The question of how to cache HTTP range requests — particularly for cloud-native geospatial formats like COG, PMTiles, FlatGeobuf, and cloud-optimized GeoParquet — keeps coming up. Brandon Liu's How many ranges can you fit in one request is a good treatment of the multi-range packing problem. But there's a mature, battle-tested system that already handles much of this at the client level, and its design choices are instructive even for people building entirely different stacks: GDAL's /vsicurl/ virtual filesystem.
When GDAL reads a cloud-optimized file via /vsicurl/ (or its cloud-specific variants /vsis3/, /vsigs/, /vsiaz/), it performs range request management internally. The behaviour is controlled by a set of configuration options that most users never touch, but that encode a lot of hard-won knowledge about how to read efficiently over HTTP.
Range merging and multiplexing. GDAL_HTTP_MERGE_CONSECUTIVE_RANGES merges nearby byte ranges into a single request, avoiding the overhead of many small HTTP round-trips. GDAL_HTTP_MULTIPLEX (defaulting to YES on HTTP/2 connections) enables HTTP/2 multiplexing so multiple range requests travel over a single connection. The related GDAL_HTTP_VERSION option controls which HTTP version is negotiated — defaulting to 1.1 in most environments, but 2TLS on some cloud VMs like Google Compute Engine.
Block size tuning. CPL_VSIL_CURL_CHUNK_SIZE controls the read block size (default 16KB). Increasing it reduces request count at the cost of potentially fetching unused bytes. GDAL_INGESTED_BYTES_AT_OPEN controls how many bytes are read in a single GET at file opening, which matters for cloud-optimized GeoTIFFs with large headers — reading more up front avoids extra round-trips during metadata parsing.
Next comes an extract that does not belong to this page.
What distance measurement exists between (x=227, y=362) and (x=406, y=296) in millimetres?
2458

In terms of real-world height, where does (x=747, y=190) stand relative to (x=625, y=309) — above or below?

Two-tier caching. GDAL maintains two separate caches. VSI_CACHE / VSI_CACHE_SIZE control a per-file-handle block cache (defaulting to 25 MB) that is discarded when the handle is closed. CPL_VSIL_CURL_CACHE_SIZE controls a separate global LRU cache (defaulting to 16 MB) shared across all downloaded content. The global cache is the more interesting one: content persists after a file handle is closed and can be reused when the same file is reopened, for the lifetime of the process or until VSICurlClearCache() is called. When increasing the chunk size, the recommendation is to set the global cache to roughly 128× the chunk size.
Retry logic. GDAL_HTTP_MAX_RETRY and GDAL_HTTP_RETRY_DELAY handle transient failures on HTTP 429, 502, 503, and 504, which matters enormously for unreliable network conditions.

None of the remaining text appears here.